Question about warp_scheduler_barrier_arrive in FA3 and cutlass::arch::NamedBarrier::arrive Usage

Question

Question about warp_scheduler_barrier_arrive in FA3 and cutlass::arch::NamedBarrier::arrive Usage

ziyuhuang123 opened this issue a month ago · 2 comments

Could someone please clarify the usage of warp_scheduler_barrier_arrive in FA3? Specifically, in the following line:

cutlass::arch::NamedBarrier::arrive(NumMmaThreads, /*id*/);

Is it correct to use NumMmaThreads here? My concern is that a single thread calling arrive increases the barrier counter by NumMmaThreads, while the sync function waits for exactly NumMmaThreads. Wouldn't it be more accurate to write it as:

cutlass::arch::NamedBarrier::arrive(1, /*id*/);

This seems to reflect the intended behavior more appropriately. Could someone confirm?

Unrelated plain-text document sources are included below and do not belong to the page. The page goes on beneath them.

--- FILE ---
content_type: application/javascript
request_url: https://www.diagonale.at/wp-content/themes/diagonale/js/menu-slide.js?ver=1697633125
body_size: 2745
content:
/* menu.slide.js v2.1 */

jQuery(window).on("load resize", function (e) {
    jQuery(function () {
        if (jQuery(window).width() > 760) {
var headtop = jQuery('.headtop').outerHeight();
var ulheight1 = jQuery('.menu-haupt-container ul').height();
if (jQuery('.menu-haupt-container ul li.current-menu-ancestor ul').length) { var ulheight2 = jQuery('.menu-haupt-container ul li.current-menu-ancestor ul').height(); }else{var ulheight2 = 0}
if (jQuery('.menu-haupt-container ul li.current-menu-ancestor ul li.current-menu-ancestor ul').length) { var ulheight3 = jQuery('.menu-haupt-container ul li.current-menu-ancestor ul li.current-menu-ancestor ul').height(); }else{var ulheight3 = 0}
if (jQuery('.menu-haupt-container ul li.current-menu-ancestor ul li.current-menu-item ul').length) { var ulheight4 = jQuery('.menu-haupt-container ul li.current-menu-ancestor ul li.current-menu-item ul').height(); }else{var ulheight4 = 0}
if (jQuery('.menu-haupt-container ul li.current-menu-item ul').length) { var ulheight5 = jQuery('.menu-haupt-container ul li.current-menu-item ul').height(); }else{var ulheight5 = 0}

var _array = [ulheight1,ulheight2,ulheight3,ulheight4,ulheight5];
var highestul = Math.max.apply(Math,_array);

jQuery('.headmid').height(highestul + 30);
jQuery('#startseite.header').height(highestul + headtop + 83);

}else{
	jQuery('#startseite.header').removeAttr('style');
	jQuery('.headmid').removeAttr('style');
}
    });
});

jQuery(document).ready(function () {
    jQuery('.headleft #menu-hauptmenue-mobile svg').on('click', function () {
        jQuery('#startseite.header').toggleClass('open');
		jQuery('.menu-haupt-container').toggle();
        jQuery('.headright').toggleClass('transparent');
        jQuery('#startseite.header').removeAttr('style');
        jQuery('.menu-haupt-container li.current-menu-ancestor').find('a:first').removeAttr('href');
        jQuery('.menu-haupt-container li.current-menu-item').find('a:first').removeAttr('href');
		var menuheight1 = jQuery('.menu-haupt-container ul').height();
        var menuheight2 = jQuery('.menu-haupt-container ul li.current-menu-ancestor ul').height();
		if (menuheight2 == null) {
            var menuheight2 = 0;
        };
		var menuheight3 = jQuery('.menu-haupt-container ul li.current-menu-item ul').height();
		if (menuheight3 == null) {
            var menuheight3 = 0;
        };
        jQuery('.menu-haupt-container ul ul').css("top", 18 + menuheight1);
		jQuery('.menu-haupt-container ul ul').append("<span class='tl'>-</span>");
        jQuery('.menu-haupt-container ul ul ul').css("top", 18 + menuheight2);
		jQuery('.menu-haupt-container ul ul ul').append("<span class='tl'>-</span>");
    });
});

Answer 1 · 2024-12-06T08:44:48.000Z

No NamedBarrier works differently. You can see how Cutlass uses it. Or the doc on bar.sync from PTX.
https://docs.nvidia.com/cuda/parallel-thread-execution/index.html#parallel-synchronization-and-communication-instructions-bar-barrier

Answer 2 · 2024-12-06T09:07:24.000Z

Thanks! I get it. The threadcount in bar.arrive just means how many threads should participate, but not every time a thread add to the barrier.